COLL 157 - Origins, Faith, Science: The Beginnings of Life in Monotheism and Modern Science. Our very existence poses the so-called greatest question: Why is there anything at all? Moreover, that humans have long asked such a transcendental question poses yet another: How did beings with such capacity for self-reflection come to exist? Whatever our answers, these questions shape the whole trajectory of our lives and communities. This course will focus on some of the most influential answers to the question of origins. Specifically, it will consider What do the monotheistic faiths and modern science say about origins of life, and how harmonious or conflicting are their visions? The course studies both the original historical context and modern-day interpretations of the religious texts, as well as the history of evolution as an alternative origins framework. At the end of the course, students will prepare a project with their personal synthesis of origin accounts in an answer to the question, “How compatible are faith and science?” No background knowledge is required, and diverse viewpoints are encouraged. There will be no exams.
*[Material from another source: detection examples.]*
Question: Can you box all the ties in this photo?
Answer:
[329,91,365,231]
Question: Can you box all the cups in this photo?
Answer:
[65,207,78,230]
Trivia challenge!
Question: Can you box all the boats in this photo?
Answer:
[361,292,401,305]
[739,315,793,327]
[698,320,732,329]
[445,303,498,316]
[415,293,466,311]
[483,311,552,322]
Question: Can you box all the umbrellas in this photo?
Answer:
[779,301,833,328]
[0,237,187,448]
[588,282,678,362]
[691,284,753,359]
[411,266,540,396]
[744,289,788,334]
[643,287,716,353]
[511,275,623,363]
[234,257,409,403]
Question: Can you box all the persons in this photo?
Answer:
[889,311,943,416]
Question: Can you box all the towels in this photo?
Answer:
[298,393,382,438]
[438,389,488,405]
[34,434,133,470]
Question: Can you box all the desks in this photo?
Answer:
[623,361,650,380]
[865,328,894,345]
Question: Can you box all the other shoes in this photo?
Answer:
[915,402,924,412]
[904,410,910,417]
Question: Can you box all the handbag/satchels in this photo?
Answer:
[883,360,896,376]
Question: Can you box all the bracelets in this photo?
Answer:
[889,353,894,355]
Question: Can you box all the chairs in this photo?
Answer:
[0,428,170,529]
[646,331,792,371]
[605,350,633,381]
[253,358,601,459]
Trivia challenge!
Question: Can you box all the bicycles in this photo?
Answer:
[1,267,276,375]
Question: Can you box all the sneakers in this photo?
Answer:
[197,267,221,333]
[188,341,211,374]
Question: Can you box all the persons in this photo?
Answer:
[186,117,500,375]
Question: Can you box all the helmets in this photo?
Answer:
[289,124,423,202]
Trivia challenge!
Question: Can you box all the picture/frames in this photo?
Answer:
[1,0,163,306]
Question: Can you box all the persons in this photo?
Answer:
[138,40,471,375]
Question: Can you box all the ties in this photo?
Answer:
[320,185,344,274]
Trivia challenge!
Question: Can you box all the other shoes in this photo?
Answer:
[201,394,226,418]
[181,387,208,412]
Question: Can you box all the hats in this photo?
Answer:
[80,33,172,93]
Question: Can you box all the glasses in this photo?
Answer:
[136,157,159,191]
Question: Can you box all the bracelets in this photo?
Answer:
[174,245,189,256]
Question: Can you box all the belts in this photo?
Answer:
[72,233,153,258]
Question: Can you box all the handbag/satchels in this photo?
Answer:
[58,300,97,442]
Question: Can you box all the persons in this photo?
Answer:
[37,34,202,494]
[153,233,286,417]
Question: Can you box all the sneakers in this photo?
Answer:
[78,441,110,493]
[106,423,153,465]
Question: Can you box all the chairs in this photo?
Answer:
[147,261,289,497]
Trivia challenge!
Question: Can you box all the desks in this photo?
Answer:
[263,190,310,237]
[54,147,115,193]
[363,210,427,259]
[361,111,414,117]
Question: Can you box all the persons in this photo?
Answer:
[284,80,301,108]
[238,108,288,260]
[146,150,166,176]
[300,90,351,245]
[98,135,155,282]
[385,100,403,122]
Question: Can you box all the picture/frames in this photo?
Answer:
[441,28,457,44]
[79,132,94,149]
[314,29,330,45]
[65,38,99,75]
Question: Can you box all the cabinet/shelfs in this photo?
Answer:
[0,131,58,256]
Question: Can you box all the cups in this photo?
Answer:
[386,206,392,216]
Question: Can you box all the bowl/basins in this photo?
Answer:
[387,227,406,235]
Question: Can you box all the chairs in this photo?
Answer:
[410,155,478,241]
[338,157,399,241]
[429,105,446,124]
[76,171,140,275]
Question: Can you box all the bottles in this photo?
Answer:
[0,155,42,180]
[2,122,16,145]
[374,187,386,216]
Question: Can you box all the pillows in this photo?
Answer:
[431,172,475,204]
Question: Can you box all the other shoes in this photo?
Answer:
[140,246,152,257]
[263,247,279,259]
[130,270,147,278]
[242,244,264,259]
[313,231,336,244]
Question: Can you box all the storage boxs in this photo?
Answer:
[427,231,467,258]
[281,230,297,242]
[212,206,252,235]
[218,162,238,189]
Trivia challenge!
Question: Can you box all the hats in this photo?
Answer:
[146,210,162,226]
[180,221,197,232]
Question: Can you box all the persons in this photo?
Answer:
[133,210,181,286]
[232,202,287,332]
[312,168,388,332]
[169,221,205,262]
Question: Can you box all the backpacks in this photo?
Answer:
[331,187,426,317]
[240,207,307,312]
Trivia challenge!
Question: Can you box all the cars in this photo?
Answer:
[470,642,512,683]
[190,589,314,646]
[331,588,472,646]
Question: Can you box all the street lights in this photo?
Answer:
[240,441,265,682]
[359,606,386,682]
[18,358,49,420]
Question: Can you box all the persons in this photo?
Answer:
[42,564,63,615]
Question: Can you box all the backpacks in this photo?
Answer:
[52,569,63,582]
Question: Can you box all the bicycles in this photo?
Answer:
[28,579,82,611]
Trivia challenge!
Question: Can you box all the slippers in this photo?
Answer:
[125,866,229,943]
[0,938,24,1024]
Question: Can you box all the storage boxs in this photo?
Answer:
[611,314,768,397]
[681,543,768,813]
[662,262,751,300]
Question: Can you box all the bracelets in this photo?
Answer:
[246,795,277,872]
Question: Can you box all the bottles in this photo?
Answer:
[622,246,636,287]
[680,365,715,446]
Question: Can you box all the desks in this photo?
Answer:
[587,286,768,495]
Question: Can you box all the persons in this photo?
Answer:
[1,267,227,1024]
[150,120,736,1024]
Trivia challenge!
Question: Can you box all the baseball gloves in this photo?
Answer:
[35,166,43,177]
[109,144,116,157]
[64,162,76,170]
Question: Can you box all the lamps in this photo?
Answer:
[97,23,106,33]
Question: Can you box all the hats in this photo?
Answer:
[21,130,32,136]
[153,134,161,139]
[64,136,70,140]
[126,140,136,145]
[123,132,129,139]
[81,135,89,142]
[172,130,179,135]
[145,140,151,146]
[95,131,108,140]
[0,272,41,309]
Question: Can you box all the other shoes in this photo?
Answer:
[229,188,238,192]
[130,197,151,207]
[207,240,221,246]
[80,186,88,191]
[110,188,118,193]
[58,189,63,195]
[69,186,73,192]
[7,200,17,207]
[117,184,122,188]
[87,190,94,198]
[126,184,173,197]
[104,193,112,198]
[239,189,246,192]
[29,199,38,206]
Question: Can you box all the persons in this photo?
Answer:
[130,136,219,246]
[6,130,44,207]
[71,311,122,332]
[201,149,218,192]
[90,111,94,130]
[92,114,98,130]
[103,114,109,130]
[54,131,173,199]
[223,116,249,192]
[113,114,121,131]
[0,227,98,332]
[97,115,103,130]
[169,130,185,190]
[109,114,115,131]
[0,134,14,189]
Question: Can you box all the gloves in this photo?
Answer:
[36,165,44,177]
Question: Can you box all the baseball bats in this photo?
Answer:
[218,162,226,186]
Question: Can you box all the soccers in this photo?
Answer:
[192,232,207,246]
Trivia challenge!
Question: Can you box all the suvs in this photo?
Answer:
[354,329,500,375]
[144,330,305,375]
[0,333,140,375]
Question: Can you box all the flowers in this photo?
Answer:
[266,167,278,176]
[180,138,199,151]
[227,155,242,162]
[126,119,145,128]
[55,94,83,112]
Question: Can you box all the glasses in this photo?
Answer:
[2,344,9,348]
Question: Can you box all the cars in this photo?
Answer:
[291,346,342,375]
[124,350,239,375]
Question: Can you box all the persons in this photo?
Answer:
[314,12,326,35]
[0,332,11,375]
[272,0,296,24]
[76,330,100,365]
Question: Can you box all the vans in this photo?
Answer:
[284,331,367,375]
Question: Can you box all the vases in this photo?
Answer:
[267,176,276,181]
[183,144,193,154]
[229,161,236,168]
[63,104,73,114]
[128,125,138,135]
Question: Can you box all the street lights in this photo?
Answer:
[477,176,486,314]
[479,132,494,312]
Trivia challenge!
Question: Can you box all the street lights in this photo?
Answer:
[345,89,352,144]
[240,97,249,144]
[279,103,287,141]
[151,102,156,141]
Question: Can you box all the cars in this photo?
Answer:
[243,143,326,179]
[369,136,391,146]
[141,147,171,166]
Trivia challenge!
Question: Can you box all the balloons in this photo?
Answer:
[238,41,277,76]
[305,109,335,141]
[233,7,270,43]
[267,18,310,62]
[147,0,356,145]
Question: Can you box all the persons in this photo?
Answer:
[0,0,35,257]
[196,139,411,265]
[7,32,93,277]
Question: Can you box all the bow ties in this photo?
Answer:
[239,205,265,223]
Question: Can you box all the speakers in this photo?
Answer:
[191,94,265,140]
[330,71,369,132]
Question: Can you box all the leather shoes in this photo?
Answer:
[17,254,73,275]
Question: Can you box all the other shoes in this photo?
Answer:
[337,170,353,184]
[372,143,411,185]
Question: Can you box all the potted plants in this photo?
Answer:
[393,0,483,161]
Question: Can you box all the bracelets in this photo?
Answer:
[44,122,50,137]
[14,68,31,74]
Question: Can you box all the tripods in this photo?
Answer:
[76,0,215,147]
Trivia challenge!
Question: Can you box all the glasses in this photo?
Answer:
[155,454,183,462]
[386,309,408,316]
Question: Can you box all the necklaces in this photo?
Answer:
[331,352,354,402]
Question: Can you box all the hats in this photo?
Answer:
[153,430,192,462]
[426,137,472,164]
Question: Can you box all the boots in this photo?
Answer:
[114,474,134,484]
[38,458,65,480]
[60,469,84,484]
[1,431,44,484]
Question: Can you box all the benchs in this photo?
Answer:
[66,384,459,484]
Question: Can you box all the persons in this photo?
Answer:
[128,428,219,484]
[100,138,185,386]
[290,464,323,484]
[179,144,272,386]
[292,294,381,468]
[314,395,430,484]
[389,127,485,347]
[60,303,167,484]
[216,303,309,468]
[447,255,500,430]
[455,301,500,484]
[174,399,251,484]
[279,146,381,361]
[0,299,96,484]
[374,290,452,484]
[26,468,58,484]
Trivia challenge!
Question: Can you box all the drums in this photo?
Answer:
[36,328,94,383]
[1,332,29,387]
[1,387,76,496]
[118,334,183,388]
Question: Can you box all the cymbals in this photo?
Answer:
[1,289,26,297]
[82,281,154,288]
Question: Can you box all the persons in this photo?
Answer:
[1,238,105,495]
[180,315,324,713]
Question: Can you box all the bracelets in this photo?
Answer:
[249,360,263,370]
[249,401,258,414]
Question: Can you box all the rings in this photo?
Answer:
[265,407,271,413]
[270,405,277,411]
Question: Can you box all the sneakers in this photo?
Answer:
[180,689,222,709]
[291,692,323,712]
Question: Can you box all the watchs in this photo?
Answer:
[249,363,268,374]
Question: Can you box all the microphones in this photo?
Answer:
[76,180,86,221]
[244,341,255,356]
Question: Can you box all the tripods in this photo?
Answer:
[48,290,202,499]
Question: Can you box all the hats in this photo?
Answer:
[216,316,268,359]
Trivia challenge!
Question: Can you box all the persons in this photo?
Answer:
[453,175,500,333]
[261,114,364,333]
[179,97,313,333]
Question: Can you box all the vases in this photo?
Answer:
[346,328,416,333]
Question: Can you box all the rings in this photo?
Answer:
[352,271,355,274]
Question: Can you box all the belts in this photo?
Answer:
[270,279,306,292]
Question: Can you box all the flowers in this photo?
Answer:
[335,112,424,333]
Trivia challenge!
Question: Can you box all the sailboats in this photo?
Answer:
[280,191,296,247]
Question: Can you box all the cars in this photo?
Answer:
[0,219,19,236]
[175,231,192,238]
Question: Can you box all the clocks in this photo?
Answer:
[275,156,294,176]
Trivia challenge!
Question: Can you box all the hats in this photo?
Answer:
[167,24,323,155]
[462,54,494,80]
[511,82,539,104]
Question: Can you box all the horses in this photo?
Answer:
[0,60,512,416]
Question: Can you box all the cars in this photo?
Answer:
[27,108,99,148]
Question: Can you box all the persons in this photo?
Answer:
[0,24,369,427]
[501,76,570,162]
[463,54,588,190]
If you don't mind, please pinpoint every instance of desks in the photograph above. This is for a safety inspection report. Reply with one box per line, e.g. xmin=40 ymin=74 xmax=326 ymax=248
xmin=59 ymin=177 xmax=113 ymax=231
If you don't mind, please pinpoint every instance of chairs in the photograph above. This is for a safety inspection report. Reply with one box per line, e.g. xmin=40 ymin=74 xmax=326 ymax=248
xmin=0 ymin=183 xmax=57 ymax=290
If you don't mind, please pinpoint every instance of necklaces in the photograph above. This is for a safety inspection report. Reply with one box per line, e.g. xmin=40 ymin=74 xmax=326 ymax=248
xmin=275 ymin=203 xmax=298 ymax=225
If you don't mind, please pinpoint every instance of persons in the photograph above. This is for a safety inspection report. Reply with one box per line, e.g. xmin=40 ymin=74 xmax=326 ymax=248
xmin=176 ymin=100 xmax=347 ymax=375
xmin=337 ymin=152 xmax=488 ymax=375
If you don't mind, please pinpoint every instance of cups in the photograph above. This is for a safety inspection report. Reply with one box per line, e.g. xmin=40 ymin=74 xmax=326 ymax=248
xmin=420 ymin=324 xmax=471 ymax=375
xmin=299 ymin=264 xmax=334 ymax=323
COLL 161 - Environment in Fiction Film. How do fiction films portray the environment, how faithful are these cultural representations to environmental issues, and how does this affect people’s perception of the environment and environmental issues? In this class, students will watch environmental fiction movies spanning from the 1990’s to present day and will learn what fiction films get right and wrong about environmental issues. Students will participate in class discussion on how fiction films have shaped their own and society’s perception of the environment. Lectures and scholarly articles on environmental issues will be used to help shape students’ understanding of the reality of the environment. Students will complete a final project in which they present on a fiction film of their choice.
Science and Art
EEPS 309 - Visualizing Nature. An experimental course combining the scientific disciplines of the earth sciences with the artistic disciplines of creative photography to study the natural landscape and related ecosystems. The course will combine classroom lectures and laboratory demonstrations in geoscience with classes in the use of digital and film-based cameras and illustrated lectures on recognized achievements in landscape photography. Extensive field trips will be scheduled. Students will travel frequently, at times in pairs, other times in larger groups and as a full class, accompanied by one or both professors. The budget for the course includes funding both for travel and for photography expenses.
ENST 316 - Environmental Film. Explores the ways film represents the environment and environmental issues (food, water, energy, waste, environmental justice, sustainability), and both expresses and shapes environmental values. Students will view and analyze a variety of genres, as well as read supplementary material.